Etwas befremdlich hingegen wirkt auf mich die Stellung der Frau in der Inuit-Gesellschaft. Dass ein Mann mehr als eine Ehefrau haben kann, ist in vielen Kulturen Gang und Gäbe, dass die Frau von ihrem Mann aber als Versorger spricht oder sie es als etwas grundsätzlich Wertvolles und Emporhebendes empfindet, wenn sie einem Mann beiliegen darf, oder wenn der begehrende Junggeselle das Mädchen aus dem Familienzelt raubt, an Tagen, an denen alle Männer auf Fang sind, und er sie dann mit sich hoch in den Norden mitnimmt, um sie sich eigen zu machen, dann mutet das schon etwas fremd an.

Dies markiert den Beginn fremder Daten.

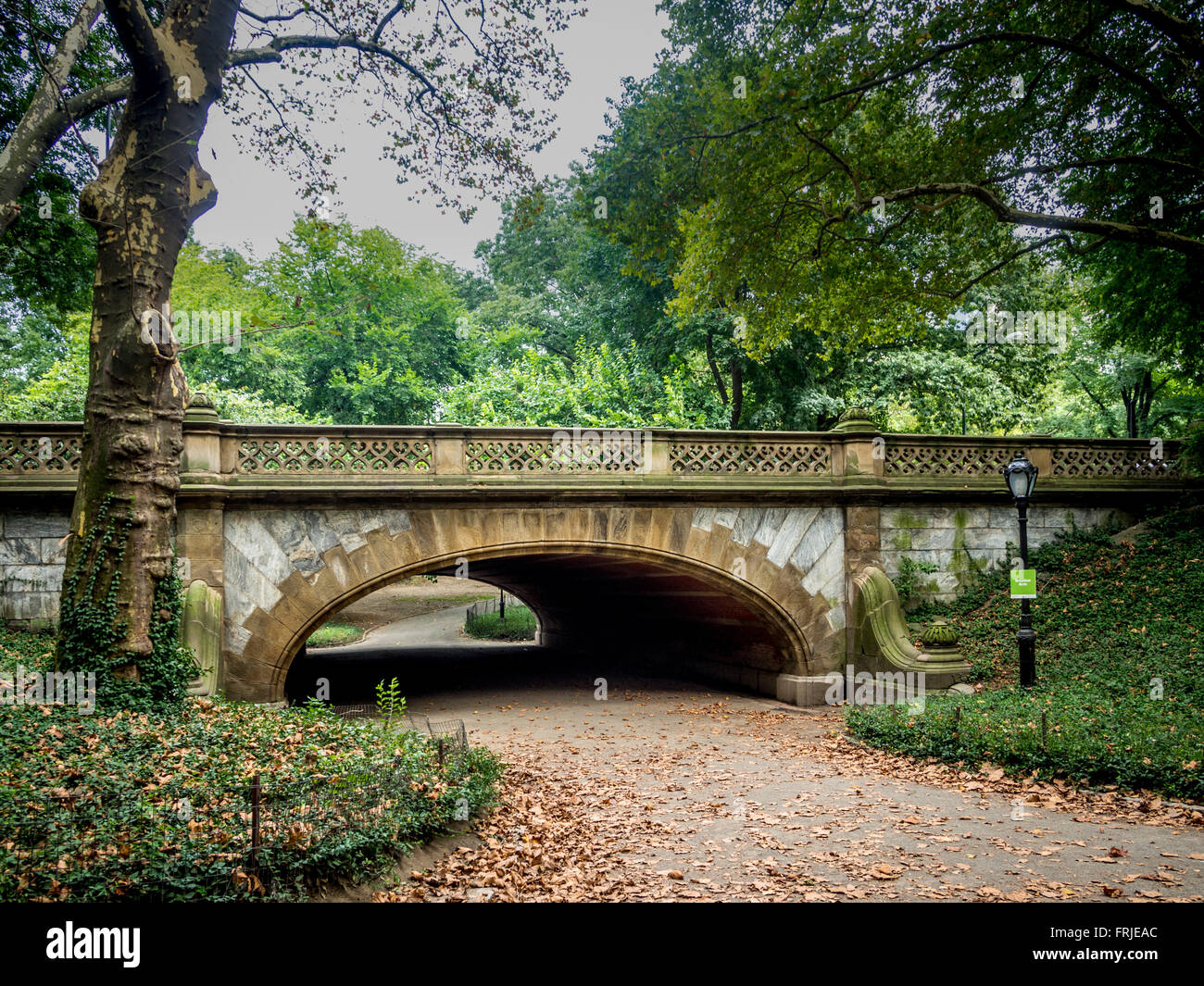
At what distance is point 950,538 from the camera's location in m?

Das Buch ist in zwei Teile gegliedert und hat zwölf Kapitel. Wie bereits erwähnt, musste ich mir das erste Drittel eher erarbeiten, spielte sogar mit dem Gedanken, das Buch wieder wegzulegen, doch bin ich froh, es nicht getan zu haben. Alles in allem kann ich die Lektüre empfehlen. Eine fremde Kultur wie die der Inuit kennenzulernen ist eine Bereicherung, obwohl verschiedene Schilderungen nicht immer in harmonischem Kontext zur Handlung stehen, wie ich finde. Während Ninioq im ersten Drittel durch langatmige Erzählungen eher blass bleibt, erhält sie und auch ihr Enkel Manik durch ein berührendes Zusammensein in der zweiten Hälfte des Buches jene Tiefe, die dem Leser das Aufbringen von Empathie ermöglicht. Da spielt es keine Rolle mehr, wenn wir einer fremden Kultur im Packeis Grönlands beiwohnen. Existenzangst, Verzweiflung und Liebe fühlen sich bei allen Menschen gleich an.